**Description of the task**
Copy out the entire Friday night pizza toss-down text word for word.

Friday Night Pizza Toss-Down

Chris and I are both high school teachers. I know what you’re thinking – how nice to only work half a year and have so much time off. Yeah, well, my answer to you would be that the old refrain from judging until you walk a mile in our shoes. The kids were crazy this week and we both felt like they had kicked our butts. So when we got home at 5 (yes 5, not 3 like most people think), we headed straight for the kitchen. I had called Chris and told him to pick up some pizza dough at the local market. I thought the process would be calming – we’d be cooking, saving money vs. ordering delivery, and I was all about carbs after the day I’d had. He agreed. He got home with the dough and we started the discussion. I had visions of a regular crust topped with good red sauce, lots of cheese and some sort of meat. He was thinking a really thin white pie. This was the start of the “Pizza Toss-Down.” We’d split the dough and have a little friendly competition, concentrating enough on beating the other that teenagers would be pushed out of our minds for the evening.

**Items**
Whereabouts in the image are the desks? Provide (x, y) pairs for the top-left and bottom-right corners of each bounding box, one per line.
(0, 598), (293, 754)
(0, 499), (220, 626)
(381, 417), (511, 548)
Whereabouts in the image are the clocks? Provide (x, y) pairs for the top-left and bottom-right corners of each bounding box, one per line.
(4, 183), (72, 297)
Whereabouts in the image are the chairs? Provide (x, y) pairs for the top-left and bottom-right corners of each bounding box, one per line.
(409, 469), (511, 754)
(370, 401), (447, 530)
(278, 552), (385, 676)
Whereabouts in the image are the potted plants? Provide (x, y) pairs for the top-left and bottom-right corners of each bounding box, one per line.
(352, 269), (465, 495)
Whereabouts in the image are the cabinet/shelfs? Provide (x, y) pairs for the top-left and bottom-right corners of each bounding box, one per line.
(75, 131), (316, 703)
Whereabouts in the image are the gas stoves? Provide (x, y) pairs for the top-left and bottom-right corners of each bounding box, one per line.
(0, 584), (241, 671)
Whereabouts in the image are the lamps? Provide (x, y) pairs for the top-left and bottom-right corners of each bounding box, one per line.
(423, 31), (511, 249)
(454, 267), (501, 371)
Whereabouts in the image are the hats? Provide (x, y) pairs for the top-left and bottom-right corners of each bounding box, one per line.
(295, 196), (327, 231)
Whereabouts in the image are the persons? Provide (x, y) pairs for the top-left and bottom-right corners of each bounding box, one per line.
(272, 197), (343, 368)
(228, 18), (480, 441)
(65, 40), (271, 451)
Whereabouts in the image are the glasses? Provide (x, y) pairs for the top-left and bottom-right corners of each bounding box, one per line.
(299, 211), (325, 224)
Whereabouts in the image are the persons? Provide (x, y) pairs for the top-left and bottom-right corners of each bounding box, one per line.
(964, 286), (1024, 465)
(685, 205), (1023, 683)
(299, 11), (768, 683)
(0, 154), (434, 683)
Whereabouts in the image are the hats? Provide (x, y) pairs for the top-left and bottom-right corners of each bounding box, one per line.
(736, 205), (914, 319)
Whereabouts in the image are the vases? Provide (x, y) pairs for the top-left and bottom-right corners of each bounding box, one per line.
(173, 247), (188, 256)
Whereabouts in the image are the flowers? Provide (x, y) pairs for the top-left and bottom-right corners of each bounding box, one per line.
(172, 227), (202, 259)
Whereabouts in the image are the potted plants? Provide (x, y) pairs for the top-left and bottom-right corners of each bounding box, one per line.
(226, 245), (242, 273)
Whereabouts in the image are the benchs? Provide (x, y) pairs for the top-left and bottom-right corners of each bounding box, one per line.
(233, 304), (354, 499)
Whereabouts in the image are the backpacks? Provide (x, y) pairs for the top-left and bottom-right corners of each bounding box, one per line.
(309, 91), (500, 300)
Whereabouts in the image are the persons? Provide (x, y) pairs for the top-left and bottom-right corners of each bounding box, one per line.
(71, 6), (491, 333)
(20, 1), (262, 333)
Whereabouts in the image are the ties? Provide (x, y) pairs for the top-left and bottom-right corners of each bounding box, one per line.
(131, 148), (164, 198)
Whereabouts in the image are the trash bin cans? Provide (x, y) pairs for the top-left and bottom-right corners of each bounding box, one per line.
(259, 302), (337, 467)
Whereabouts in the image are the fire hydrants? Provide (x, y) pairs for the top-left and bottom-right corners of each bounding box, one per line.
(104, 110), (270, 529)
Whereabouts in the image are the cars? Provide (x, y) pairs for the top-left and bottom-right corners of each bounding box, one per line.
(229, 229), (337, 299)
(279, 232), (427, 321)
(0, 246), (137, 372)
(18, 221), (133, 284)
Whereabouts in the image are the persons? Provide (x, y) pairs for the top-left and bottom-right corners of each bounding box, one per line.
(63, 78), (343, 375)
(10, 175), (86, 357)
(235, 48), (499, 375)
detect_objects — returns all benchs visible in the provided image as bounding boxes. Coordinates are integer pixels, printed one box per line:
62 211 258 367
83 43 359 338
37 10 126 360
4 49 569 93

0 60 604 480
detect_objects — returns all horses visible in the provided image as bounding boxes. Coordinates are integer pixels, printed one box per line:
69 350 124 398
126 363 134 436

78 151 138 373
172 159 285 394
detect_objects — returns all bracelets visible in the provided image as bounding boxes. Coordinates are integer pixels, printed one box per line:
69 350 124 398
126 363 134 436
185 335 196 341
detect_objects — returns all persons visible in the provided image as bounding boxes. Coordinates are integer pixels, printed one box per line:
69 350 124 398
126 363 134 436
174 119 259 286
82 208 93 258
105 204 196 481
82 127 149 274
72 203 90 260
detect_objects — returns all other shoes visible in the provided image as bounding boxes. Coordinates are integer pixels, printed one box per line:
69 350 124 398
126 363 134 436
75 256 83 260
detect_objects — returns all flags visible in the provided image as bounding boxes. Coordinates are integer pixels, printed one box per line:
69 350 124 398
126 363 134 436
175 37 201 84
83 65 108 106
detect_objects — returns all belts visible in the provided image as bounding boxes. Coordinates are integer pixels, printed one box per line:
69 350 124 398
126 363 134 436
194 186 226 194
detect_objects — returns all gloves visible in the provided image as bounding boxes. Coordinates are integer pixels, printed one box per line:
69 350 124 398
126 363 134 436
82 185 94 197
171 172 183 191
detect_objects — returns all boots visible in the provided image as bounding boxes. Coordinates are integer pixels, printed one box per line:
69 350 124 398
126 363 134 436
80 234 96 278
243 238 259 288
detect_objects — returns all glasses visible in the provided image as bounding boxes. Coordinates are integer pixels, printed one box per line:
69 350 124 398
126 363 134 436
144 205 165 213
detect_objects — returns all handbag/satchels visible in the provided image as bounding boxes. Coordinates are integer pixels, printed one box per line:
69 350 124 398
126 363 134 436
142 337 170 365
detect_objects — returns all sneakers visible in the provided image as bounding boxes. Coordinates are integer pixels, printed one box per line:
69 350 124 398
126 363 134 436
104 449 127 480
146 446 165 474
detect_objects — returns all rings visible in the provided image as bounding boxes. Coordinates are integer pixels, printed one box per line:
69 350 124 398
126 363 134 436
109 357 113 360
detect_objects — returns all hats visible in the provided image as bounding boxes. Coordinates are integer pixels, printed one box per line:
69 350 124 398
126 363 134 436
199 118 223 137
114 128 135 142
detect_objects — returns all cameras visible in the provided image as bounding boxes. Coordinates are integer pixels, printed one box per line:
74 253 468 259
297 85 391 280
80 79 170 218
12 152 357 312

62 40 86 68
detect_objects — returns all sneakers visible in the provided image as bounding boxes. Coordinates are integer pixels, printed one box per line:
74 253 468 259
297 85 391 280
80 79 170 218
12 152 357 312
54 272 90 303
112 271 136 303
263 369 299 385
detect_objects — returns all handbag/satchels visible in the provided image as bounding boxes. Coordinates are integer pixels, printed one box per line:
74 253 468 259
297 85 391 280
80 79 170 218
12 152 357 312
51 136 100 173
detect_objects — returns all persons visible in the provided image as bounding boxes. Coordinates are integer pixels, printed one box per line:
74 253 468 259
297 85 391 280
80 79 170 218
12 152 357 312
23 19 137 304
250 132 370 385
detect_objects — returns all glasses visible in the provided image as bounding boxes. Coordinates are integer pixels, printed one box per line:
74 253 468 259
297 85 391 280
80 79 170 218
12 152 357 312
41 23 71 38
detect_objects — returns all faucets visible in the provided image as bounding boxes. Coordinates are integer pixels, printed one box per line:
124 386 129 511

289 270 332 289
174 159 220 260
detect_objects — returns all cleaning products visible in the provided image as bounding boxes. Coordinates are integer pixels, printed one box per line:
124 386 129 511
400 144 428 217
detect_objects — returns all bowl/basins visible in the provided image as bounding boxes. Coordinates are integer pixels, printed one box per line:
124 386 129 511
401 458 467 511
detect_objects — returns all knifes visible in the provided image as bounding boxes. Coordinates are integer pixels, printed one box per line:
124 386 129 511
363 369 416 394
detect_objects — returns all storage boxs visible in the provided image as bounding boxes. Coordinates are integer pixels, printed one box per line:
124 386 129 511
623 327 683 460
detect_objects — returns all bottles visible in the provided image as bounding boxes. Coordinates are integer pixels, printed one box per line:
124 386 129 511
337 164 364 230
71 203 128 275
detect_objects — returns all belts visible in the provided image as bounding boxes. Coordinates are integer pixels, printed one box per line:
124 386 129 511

**Written answer**
Friday Night Pizza Toss-Down

Chris and I are both high school teachers. I know what you’re thinking – how nice to only work half a year and have so much time off. Yeah, well, my answer to you would be that the old refrain from judging until you walk a mile in our shoes. The kids were crazy this week and we both felt like they had kicked our butts. So when we got home at 5 (yes 5, not 3 like most people think), we headed straight for the kitchen. I had called Chris and told him to pick up some pizza dough at the local market. I thought the process would be calming – we’d be cooking, saving money vs. ordering delivery, and I was all about carbs after the day I’d had. He agreed. He got home with the dough and we started the discussion. I had visions of a regular crust topped with good red sauce, lots of cheese and some sort of meat. He was thinking a really thin white pie. This was the start of the “Pizza Toss-Down.” We’d split the dough and have a little friendly competition, concentrating enough on beating the other that teenagers would be pushed out of our minds for the evening.